2. I often have difficulty with food options on the road.  This makes me anxious and, when I make the wrong choice, very very cranky.


All this comes back to grounding.  When I don't take adequate care to do so, I suffer big time and, unfortunately, so do those around me. 

I often think of a van full of dogs that Tim and I drove to Florida once.  They were piled into crates, and those crates were stacked one on top of another.  We were delivering the dogs to safety, to a no-kill shelter eighteen hours away.  When I want to bare my teeth at my travel companions, I think about those dogs.  Often, I fail in efforts toward patience, and I growl and snarl--if only internally.  But those sweet pups that Tim and I were not able to let out for those eighteen hours--not even for a bathroom break--were silent the entire ride.  It was like they knew where they were headed, and just wanted to get there.  I'm sure they were frightened, or more than anything a bit confused.  But they managed their spirits better than I do on big trips.

What I learned on this trip, in addition to many marine animal facts and what a glacier looks like up close (Superman blue!), is where I am out of balance in my life, and how to go to those places and soothe them.

I also learned that rocks left behind by glacial morraines are sometimes soft to the touch.
  I’m not saying I want to rake through my life and leave behind only perfection.  Actually, I do.

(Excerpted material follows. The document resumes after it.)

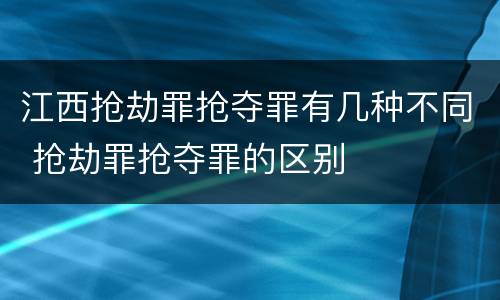 江西抢劫罪抢夺罪有几种不同 抢劫罪抢夺罪的区别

And that’s the problem.  I know, intellectually, that perfection isn’t my job.  Surrender to the craggy parts of life, and learning to love them as much as the luxuriously soft and impeccably credentialed ones, is.  That sounds like there are a lot of those impeccably credentialed ones.  And maybe there are.  But all I seem to be seeing lately are the big ass crags.

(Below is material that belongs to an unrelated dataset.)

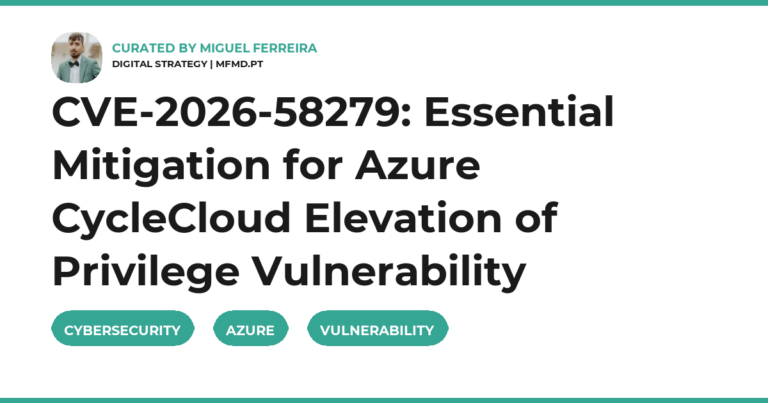 CVE-2026-58279: Essential Mitigation for Azure CycleCloud Elevation of Privilege Vulnerability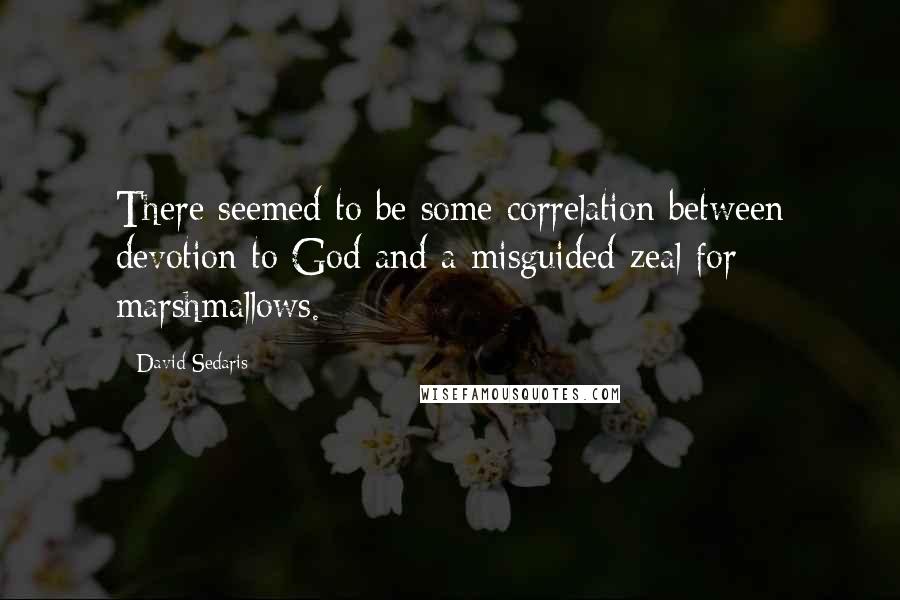David Sedaris Quotes: There seemed to be some correlation between devotion to God and a misguided zeal for marshmallows.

I know that surrender, not perfection, is my job.  But why do I have to re-learn it every darned day of the year?

I once learned that, traditionally, Quaker women leave one mistake in the quilts they craft, because only God is perfect.
  What a sweet combination of reverence and playfulness!  And who are these women who can limit mistakes to just one?

I’ve been reading the exquisite Journal of a Solitude
, by May Sarton.  Incidentally, this book has been on Tim’s shelves, which are packed to the gills, for years.  I have passed it several times a day, for several years now.  Often, all that I have seen are shelves that are in desperate need of some Feng Shui love.  Now that I have finally pulled out Sarton’s book and waded into its sweet attention, I think: how strange is life that I wanted him to chuck what I need most? 

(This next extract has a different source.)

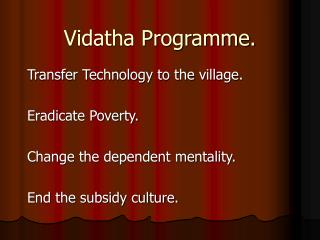 Vidatha Programme.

Here is a gem from the bowlful of gems contained in
Journal of a Solitude

Found this in an old journal of mine – Humphrey Trevelyan on Goethe: “It seems that two qualities are necessary if a great artist is to remain creative to the end of a long life; he must on the one hand retain an abnormally keen awareness of life, must always demand the impossible and when he cannot have it, must despair.  The burden of the mystery must be with him day and night.  He must be shaken by the naked truths that will not be comforted.  This divine discontent, this disequilibrium, this state of inner tensions is the source of artistic energy.  Many lesser poets have it only in their youth; some even of the greatest lose it in middle life.  Wordsmith lost the courage to despair and with it his poetic power.  But more often the dynamic tensions are so powerful that they destroy the man before he reaches maturity.” 

Must art come from tension?  A few months ago I was dreaming of a happy work, a whole book of poems stemming from fruitful love. Now here I am back on the rack.  But perhaps this is a sign of health, not sickness.  Who knows?


And, from a delicious book I picked up in Denali, called Small Wonders: Year-Round Alaska,
a little piece of advice on ground work:

…go out and explore the world gathered around you…The closer I look, the more there is to see.


So, here’s to despair!  Or, learning how to work with it.  To seeing the trees inside the forest, to piles and piles of beautiful books, to bear and moose-lovers, to art as food, to meditation as life, and to abundant, life-long practices of mindfulness and humility.